En las culturas prehispánicas la muerte era abrazada con respeto y sin temor. Esta se encontraba en su cosmogonía, filosofía, mitos y festividades. Su cultura y conocimiento giraba alrededor de la dualidad vida-muerte.
En la cultura mexica creían en el Mictlán, que significaba para los antiguos mexicanos ‘en la región de los muertos’, era el sitio mitológico del más allá que consistía en nueve planos extendidos bajo la tierra y orientados hacia el Norte; allá iban todos los que fallecían de muerte natural; quien moría tenía que cumplir toda una serie de pruebas en compañía de un perro (xoloitzcuintle) que era incinerado junto con el cadáver de su amo, al que encontraba y reconocía en Itzcuintlán; solo si en vida se había tratado bien al animal, éste ayudaría a realizar el largo viaje al Mictlán; de no ser así, el cuerpo se quedaría eternamente en este sitio. El Mictlán, al igual que toda su visión de vida, era concebido también de forma dual, como una caverna a través de la cual llegan los muertos.
Si analizamos detalladamente esta mitología prehispánica, nos sorprenderemos que hay una cierta relación muy estrecha con la creencia católica que se tiene sobre la muerte. La fusión de ambas (sincretismo), da como resultado una de las tradiciones más hermosas y coloridas que poseemos los mexicanos: El Día de Muertos.
Celebrada a principios de noviembre, nos da una esencia y una característica única que nos diferencía con otros países y culturas de cómo percibimos la muerte. Siendo esta un sincretismo de culturas prehispánicas con el catolicismo traído por los conquistadores españoles.

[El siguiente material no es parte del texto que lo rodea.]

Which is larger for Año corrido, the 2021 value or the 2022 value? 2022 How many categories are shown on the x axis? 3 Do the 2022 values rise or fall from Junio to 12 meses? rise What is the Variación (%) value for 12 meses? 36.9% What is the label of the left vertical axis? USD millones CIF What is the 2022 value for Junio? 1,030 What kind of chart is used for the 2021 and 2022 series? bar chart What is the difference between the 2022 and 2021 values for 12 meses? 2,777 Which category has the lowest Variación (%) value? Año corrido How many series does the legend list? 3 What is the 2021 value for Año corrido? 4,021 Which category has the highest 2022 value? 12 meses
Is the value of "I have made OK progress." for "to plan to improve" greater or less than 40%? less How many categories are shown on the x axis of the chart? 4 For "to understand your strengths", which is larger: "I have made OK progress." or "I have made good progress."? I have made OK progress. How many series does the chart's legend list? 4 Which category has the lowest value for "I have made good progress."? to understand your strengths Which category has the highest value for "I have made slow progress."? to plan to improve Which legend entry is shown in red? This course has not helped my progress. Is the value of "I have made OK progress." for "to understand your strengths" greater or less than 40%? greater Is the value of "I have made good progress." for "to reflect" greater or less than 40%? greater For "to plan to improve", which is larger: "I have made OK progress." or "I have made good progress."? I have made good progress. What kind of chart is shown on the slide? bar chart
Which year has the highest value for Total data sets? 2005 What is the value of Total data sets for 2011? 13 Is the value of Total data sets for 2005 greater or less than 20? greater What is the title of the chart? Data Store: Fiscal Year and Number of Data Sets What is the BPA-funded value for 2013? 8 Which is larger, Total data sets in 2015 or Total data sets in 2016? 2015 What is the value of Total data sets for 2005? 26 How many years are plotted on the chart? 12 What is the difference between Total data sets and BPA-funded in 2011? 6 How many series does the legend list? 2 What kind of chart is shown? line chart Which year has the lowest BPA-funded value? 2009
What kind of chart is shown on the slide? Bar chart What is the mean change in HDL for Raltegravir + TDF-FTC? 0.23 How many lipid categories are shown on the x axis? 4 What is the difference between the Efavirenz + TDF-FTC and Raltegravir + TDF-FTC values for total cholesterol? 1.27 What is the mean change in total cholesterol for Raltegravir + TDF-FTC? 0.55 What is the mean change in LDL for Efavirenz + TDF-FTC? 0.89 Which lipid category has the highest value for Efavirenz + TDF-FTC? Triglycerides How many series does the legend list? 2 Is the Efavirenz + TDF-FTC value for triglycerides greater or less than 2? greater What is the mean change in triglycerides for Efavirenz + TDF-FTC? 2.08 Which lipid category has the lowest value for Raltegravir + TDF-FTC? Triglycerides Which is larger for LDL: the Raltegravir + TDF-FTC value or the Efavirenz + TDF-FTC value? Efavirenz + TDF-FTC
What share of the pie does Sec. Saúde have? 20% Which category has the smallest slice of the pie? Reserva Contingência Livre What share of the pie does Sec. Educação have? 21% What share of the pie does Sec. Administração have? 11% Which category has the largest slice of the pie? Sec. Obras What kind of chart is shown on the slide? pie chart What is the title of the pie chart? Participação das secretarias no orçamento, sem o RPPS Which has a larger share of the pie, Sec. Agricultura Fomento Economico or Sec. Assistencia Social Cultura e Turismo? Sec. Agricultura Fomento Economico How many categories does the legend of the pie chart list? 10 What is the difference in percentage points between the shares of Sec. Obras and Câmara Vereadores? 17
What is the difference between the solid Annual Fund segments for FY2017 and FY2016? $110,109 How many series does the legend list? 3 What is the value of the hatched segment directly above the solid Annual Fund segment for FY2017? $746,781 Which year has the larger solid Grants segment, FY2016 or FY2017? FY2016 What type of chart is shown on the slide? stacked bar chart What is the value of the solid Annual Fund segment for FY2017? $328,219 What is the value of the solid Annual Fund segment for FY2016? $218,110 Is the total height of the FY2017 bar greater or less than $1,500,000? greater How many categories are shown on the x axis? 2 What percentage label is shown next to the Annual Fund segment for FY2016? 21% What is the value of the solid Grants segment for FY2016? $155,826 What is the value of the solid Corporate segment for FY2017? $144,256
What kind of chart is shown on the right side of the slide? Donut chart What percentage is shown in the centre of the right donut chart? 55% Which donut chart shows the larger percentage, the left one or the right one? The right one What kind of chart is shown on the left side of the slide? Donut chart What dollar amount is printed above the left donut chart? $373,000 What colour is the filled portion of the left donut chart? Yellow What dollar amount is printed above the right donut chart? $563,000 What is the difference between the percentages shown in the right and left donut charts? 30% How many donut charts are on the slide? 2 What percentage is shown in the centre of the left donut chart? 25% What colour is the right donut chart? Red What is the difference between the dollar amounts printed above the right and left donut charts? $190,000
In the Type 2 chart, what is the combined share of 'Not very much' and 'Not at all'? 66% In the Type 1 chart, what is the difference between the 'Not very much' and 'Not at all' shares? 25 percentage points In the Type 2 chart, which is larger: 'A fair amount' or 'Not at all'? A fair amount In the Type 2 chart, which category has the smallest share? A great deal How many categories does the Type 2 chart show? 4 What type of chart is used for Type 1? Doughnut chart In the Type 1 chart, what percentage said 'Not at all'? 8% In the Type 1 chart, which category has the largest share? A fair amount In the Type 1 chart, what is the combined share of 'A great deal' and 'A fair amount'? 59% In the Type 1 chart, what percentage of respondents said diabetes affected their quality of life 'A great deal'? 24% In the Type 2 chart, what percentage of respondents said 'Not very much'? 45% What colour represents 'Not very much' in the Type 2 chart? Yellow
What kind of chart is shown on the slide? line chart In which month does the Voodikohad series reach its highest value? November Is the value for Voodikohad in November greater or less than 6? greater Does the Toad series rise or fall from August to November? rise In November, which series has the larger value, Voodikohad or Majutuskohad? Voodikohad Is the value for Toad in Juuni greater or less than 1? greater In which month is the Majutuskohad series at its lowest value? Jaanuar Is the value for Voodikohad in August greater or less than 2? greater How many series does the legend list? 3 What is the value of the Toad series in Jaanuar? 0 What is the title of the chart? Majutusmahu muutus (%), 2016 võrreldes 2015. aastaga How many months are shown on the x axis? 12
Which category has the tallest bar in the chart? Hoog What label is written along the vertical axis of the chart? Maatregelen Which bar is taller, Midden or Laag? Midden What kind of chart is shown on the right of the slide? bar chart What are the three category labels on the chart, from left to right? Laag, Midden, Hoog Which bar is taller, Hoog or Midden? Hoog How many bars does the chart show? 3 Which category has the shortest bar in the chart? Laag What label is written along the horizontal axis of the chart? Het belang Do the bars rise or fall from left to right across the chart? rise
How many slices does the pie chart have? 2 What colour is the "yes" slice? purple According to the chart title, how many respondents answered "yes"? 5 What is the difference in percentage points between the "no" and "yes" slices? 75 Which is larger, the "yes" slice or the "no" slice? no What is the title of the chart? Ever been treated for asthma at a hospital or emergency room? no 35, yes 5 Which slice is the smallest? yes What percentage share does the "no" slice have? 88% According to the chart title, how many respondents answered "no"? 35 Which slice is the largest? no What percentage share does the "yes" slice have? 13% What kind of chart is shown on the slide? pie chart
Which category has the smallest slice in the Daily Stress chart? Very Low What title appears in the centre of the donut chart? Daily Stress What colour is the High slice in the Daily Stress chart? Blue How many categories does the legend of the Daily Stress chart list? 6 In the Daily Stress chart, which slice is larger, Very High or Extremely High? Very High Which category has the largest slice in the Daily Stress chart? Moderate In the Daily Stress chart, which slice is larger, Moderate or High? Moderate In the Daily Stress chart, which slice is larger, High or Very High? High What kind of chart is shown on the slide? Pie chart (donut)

Así pues, cada año miles de familias mexicanas  esperan a sus difuntos para recibirlos y agasajarlos con los alimentos y bebidas que disfrutaban en vida. Esta costumbre le da un cierto sabor de esperanza a la muerte, la cual nunca es definitiva, ya que; al menos una vez al año, se vale regresar desde el “Mictlán,” al mundo de los vivos.